### Task
Rewrite the entries from the line containing "Looking at this picture, would" through the end of the entries, changing "further" to "farther" and keeping everything else the same. Leave the pictures out of your answer.

--- BEGIN Provided records ---

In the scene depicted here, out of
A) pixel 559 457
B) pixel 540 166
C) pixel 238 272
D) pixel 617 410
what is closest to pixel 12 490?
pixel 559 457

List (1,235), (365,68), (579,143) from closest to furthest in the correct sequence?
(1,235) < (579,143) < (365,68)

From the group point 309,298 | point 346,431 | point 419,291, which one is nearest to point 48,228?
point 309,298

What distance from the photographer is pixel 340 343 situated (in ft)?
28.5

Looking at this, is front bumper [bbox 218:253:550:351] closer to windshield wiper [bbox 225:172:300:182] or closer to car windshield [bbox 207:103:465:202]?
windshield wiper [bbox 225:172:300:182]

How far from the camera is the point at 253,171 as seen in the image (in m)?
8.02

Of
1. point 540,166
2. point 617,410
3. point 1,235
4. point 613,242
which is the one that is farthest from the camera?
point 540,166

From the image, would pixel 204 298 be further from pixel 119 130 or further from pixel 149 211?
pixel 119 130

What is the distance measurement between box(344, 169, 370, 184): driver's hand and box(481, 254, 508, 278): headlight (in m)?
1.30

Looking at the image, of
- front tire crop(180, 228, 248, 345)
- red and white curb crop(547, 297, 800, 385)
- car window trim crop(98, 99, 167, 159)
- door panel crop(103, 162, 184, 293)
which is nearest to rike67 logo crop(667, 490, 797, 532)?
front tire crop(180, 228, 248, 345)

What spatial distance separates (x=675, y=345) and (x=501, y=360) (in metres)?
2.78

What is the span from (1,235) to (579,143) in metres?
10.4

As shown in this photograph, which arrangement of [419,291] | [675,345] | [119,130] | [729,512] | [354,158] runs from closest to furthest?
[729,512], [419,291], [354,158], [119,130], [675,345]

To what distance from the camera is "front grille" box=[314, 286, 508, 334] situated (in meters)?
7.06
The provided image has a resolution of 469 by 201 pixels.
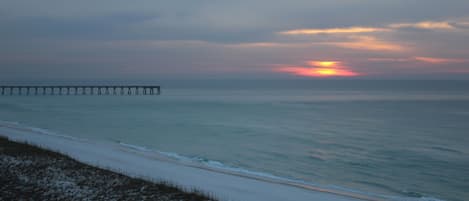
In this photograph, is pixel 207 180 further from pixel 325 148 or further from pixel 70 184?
pixel 325 148

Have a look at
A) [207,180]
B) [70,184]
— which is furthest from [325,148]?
[70,184]

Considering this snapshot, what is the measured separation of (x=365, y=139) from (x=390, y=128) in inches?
345

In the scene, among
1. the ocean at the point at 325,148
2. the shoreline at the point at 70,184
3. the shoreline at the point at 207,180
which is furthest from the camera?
the ocean at the point at 325,148

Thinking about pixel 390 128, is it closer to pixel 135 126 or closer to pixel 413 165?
pixel 413 165

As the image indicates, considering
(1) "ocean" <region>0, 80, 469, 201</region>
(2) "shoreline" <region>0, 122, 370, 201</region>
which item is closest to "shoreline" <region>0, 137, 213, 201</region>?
(2) "shoreline" <region>0, 122, 370, 201</region>

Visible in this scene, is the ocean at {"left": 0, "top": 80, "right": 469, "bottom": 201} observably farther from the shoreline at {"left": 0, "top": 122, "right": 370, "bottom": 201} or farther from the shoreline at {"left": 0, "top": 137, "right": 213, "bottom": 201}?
the shoreline at {"left": 0, "top": 137, "right": 213, "bottom": 201}

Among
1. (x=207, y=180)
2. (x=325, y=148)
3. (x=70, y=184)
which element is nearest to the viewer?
(x=70, y=184)

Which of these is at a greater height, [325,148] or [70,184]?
[70,184]

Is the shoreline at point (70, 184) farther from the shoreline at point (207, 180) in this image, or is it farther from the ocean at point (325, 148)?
the ocean at point (325, 148)

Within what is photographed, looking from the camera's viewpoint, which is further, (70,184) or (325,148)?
(325,148)

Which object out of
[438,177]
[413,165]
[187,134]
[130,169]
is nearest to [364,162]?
[413,165]

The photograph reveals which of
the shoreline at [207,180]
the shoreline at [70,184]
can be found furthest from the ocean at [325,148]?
the shoreline at [70,184]

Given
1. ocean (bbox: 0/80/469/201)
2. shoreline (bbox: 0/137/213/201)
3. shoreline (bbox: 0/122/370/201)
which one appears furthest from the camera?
ocean (bbox: 0/80/469/201)

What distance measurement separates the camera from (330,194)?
13125mm
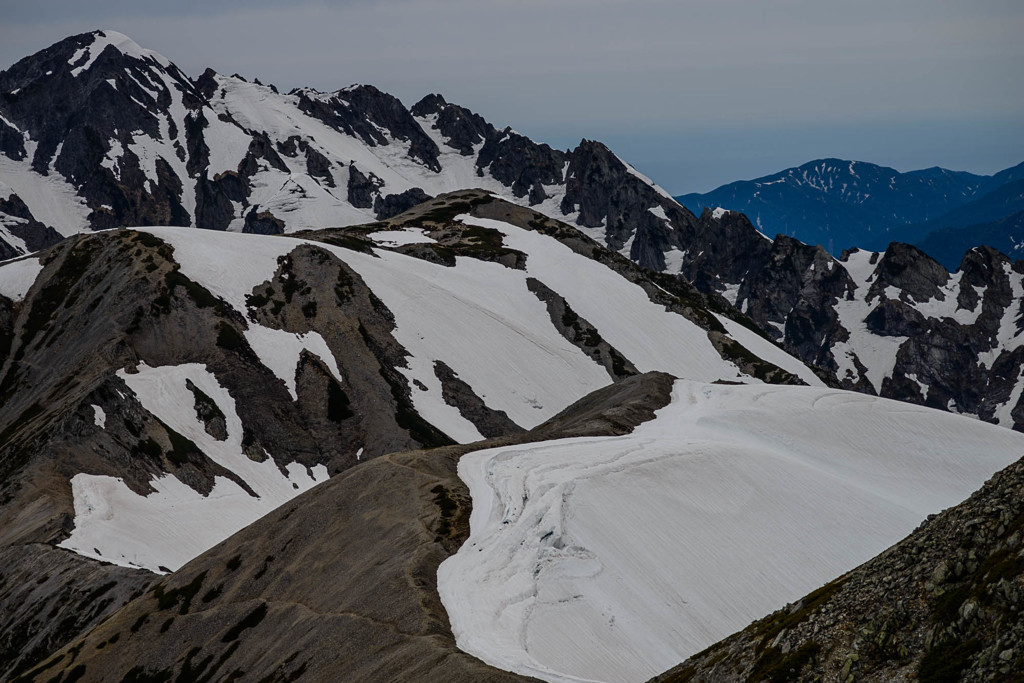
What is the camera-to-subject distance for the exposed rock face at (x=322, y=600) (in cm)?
4938

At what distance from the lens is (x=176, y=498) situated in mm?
104625

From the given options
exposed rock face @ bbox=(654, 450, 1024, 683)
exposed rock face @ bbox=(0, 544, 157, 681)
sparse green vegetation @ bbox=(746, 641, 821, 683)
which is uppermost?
exposed rock face @ bbox=(654, 450, 1024, 683)

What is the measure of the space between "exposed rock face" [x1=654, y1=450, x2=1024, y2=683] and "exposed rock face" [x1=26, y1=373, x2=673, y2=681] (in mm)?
12891

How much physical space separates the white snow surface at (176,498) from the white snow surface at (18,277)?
38.1 metres

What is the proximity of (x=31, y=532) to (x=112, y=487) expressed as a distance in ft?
40.4

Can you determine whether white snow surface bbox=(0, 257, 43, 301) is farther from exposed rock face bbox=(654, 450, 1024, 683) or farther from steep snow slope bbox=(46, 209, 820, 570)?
exposed rock face bbox=(654, 450, 1024, 683)

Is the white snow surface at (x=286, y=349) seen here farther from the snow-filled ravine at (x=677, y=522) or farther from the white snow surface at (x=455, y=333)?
the snow-filled ravine at (x=677, y=522)

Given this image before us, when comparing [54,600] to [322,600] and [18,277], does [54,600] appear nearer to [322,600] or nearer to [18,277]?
[322,600]

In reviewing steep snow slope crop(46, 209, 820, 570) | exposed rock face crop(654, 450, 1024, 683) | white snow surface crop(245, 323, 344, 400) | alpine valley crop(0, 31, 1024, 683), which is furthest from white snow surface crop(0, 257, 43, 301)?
exposed rock face crop(654, 450, 1024, 683)

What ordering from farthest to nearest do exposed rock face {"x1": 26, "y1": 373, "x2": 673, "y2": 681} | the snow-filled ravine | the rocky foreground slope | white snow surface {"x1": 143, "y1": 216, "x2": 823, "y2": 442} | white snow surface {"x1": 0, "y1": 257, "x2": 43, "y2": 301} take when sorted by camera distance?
white snow surface {"x1": 0, "y1": 257, "x2": 43, "y2": 301}, white snow surface {"x1": 143, "y1": 216, "x2": 823, "y2": 442}, the rocky foreground slope, the snow-filled ravine, exposed rock face {"x1": 26, "y1": 373, "x2": 673, "y2": 681}

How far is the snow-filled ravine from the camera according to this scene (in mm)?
52938

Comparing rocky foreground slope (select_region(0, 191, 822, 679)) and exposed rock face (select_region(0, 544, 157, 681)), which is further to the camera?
rocky foreground slope (select_region(0, 191, 822, 679))

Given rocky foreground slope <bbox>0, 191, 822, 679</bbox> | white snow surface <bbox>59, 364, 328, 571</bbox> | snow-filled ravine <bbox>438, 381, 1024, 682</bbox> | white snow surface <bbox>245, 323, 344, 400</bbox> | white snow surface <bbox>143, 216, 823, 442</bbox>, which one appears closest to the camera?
snow-filled ravine <bbox>438, 381, 1024, 682</bbox>


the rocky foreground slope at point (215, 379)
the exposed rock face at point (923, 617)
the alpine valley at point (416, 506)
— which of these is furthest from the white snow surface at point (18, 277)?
the exposed rock face at point (923, 617)
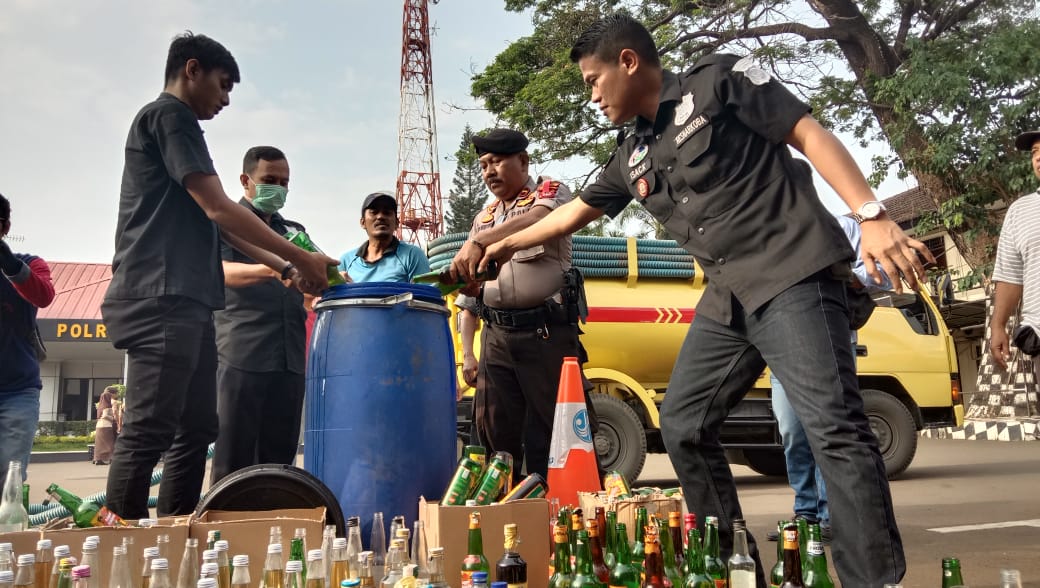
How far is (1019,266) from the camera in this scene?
3719 millimetres

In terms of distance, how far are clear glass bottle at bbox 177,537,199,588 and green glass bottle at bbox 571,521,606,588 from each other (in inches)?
43.2

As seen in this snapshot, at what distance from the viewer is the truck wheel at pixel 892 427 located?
23.2 feet

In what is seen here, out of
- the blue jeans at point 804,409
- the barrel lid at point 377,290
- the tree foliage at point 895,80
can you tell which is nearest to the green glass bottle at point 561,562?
the blue jeans at point 804,409

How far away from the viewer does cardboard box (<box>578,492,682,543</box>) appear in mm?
2641

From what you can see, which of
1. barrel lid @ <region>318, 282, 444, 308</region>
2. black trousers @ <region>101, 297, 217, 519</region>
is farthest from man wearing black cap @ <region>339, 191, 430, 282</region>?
black trousers @ <region>101, 297, 217, 519</region>

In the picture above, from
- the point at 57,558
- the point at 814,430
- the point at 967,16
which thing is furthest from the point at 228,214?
the point at 967,16

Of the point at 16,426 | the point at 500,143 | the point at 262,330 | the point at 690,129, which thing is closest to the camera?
the point at 690,129

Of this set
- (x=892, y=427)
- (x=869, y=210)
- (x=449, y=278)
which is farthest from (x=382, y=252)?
(x=892, y=427)

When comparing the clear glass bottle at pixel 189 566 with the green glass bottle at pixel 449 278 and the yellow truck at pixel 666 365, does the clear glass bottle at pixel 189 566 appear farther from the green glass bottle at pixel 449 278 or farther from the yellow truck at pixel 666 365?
the yellow truck at pixel 666 365

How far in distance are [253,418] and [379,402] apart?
0.96m

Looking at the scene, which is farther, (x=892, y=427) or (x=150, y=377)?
(x=892, y=427)

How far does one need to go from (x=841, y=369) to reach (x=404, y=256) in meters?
2.65

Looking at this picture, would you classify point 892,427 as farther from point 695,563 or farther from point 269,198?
point 269,198

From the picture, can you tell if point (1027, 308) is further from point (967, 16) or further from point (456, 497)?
point (967, 16)
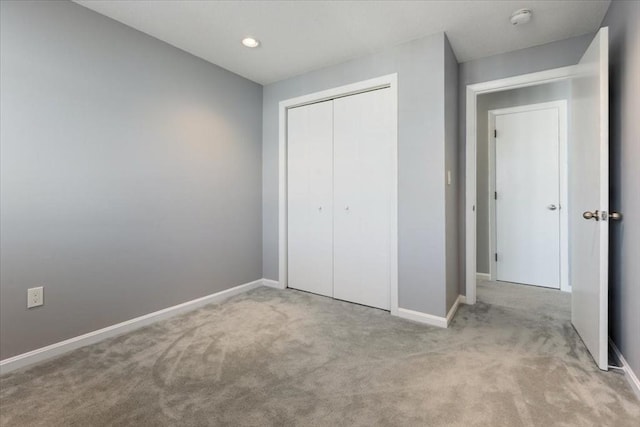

--- END Provided records ---

### Solution
Looking at this picture, would you classify point 892,427 as farther from point 695,563 or farther from point 269,198?
point 269,198

From the picture, can you tell if point (1027, 308) is farther from point (967, 16) or farther from point (456, 497)?
point (967, 16)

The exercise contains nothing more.